Directions
1 – In the health insurance thread, rewrite the part starting at "I banged my" and ending at "three months away.", replacing "specialist" with "surgeon".
2 – According to the health insurance thread, how long can circle110 be in the US each year and stay covered by the IMG policy?
3 – Continue the health insurance thread from its last sentence.

Passage shown
# Heath insurance US/MX



## tresninos (Jun 19, 2012)

Does anyone have names for international health insurance companies?
My husband will be living in Mexico.Me and my 3 boys will be living in the states.

The company that is hiring him has been looking into it but don't think they have that much experience dealing with expats with benefits.

If someone has a better solution I am also willing to listen.


----------



## TundraGreen (Jul 15, 2010)

tresninos said:


> Does anyone have names for international health insurance companies?
> My husband will be living in Mexico.Me and my 3 boys will be living in the states.
> 
> The company that is hiring him has been looking into it but don't think they have that much experience dealing with expats with benefits.
> ...


You might have to look at two policies, one in each country. I am not sure there is anyone that provides coverage across international borders.


----------



## circle110 (Jul 20, 2009)

I have a policy through IMG (a British company with a US division) that covers me in both Mexico and the US as long as I am not in the US for more than 20 weeks total per year. If I am in the US for more time, then the policy becomes forfeit. I needed a policy like this because I have to be in the US a few times a year for several weeks at a time and the thought of doing that repeatedly with no coverage scared me!


----------



## dongringo (Dec 13, 2010)

circle110 said:


> I have a policy through IMG (a British company with a US division) that covers me in both Mexico and the US as long as I am not in the US for more than 20 weeks total per year. If I am in the US for more time, then the policy becomes forfeit. I needed a policy like this because I have to be in the US a few times a year for several weeks at a time and the thought of doing that repeatedly with no coverage scared me!


Do you have a link to their site?


----------



## tresninos (Jun 19, 2012)

This won't work for us.I would need full coverage full time in both places,
How is IMSS?


----------



## TundraGreen (Jul 15, 2010)

tresninos said:


> This won't work for us.I would need full coverage full time in both places,
> How is IMSS?


IMSS seems to get mixed reviews here. Some of us like it and others not so much. I have had it for two years and it meets my needs. I am pretty healthy so have only used it for emergency room type stuff and teeth cleaning. None of the staff I have dealt with spoke any English, so some proficiency with Spanish is pretty necessary. However, my Spanish is not very good and I still get by fine there. 

I banged my elbow once and it developed into a case of bursitis. The emergency room saw me after an hour and a half wait. They have posted triage system and take people who are bleeding first. 

For more routine stuff, you can drop in at your assigned doctor's office and wait for an opening, or you can make an appointment. To see a specialist you need a recommendation from your general doctor, then you make an appointment. I am in the middle of this process and one of the appointments they gave me was three months away. 

The teeth cleaning is just that, they clean my teeth and I am out the door. No xrays, no dental examination. But then I have never made an appointment and asked for more. I suspect if I did I would get more. Instead I just drop in and within 5 or 10 minutes they take me in and clean my teeth.

Listed records

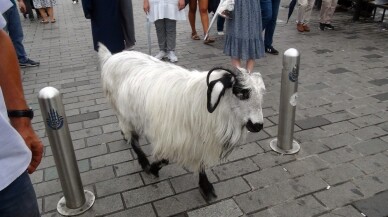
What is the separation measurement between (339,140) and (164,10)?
3.88m

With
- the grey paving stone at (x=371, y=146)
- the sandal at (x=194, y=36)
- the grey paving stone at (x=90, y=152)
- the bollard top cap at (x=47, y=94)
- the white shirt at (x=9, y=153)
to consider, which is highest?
the white shirt at (x=9, y=153)

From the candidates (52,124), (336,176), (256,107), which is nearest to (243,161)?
(336,176)

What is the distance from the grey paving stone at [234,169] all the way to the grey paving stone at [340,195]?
68 cm

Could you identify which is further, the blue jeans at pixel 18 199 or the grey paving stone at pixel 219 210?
the grey paving stone at pixel 219 210

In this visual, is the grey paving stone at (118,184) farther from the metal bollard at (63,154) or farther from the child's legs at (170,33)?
the child's legs at (170,33)

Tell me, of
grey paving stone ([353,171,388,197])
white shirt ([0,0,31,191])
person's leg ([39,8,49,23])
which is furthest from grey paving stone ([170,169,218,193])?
person's leg ([39,8,49,23])

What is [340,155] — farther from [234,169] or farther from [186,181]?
[186,181]

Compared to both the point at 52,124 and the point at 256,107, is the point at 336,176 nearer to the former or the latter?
the point at 256,107

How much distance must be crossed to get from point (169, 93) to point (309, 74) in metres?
3.69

Results in order
1 –
I banged my elbow once and it developed into a case of bursitis. The emergency room saw me after an hour and a half wait. They have posted triage system and take people who are bleeding first. 

For more routine stuff, you can drop in at your assigned doctor's office and wait for an opening, or you can make an appointment. To see a surgeon you need a recommendation from your general doctor, then you make an appointment. I am in the middle of this process and one of the appointments they gave me was three months away.

2 – No more than 20 weeks total per year.

3 –
The main office where you sign up or renew is a zoo, maybe because I am in a big city. There are hundreds of people there every day. Every time I have had to go there, it ends up being a full day's project, mid-morning to mid-afternoon. You wait to get assigned to a window, you wait for the window to take you, you go to the bank to pay, they you wait to turn in the paperwork.

It costs me a little over $3000 pesos/year and seems like a good investment to me.

On the negative side, the first year or so there are some things that are excluded. And I have heard or read that some pre-existing conditions can preclude you from qualifying for it. Also, I suspect not all locations are the same. I have read that sometimes the pharmacy does not have drugs that are prescribed, but I have never experienced that.


----------



## conorkilleen (Apr 28, 2010)

I have highmark. It's my US companies insurance that also covers me here in Mexico and anywhere basically that I travel) The only bad part is that they only cover at specific hospitals. You may want to check it out.


----------



## circle110 (Jul 20, 2009)

dongringo said:


> Do you have a link to their site?


Health Insurance for living abroad: Global Medical Insurance

BUPA Insurance is another company that has similar packages.


----------



## tresninos (Jun 19, 2012)

dongringo said:


> Do you have a link to their site?


Travel Insurance, Travel Health Insurance, International Travel Insurance ? IMG Insurance


----------



## circle110 (Jul 20, 2009)

tresninos said:


> This won't work for us.I would need full coverage full time in both places,
> How is IMSS?


It could cover your husband full-time in both places and you guys could stay with the US plan that the company currently has you with. Also, IMG (and probably BUPA too) offer inexpensive travelers' packages that you could purchase for your trips to Mexico if your US plan doesn't cover you in Mexico and if you didn't want to just self-insure while here visiting. Doctors, hospitals and most medicines cost only a fraction here of their US counterpart.

IMSS won't work for you all full-time because it only functions in Mexico and of course, the rest of the family would need other coverage in the US. Plus, if you guys are living in the US, you would visit Mexico on an FMM and I don't believe you can join IMSS without a resident visa (inmigrante-FM2 or no-inmigrante-FM3).

Your husband could join IMSS but why not get his company to purchase other insurance that would cover private hospitals too, which are a world apart from the government ones in my experience.


----------



## tresninos (Jun 19, 2012)

TundraGreen said:


> You might have to look at two policies, one in each country. I am not sure there is anyone that provides coverage across international borders.


You don't realize the cost of insurance until you begin to research.

I have spents numerous hours researching on this specific topic.There doesn't appear to be international insurance that would cover what I need. 
Two insurance policies are needed.You are right.

Some good sights for info on international insurance and what it covers

Mexican Health Insurance Coverage for US Citizens

International Medical Insurance - Seguros Medicos


----------



## tresninos (Jun 19, 2012)

Bupa Insurance for Latin America

Bupa medical insurance for Latin America and the Caribbean


----------



## tresninos (Jun 19, 2012)

circle110 said:


> It could cover your husband full-time in both places and you guys could stay with the US plan that the company currently has you with. Also, IMG (and probably BUPA too) offer inexpensive travelers' packages that you could purchase for your trips to Mexico if your US plan doesn't cover you in Mexico and if you didn't want to just self-insure while here visiting. Doctors, hospitals and most medicines cost only a fraction here of their US counterpart.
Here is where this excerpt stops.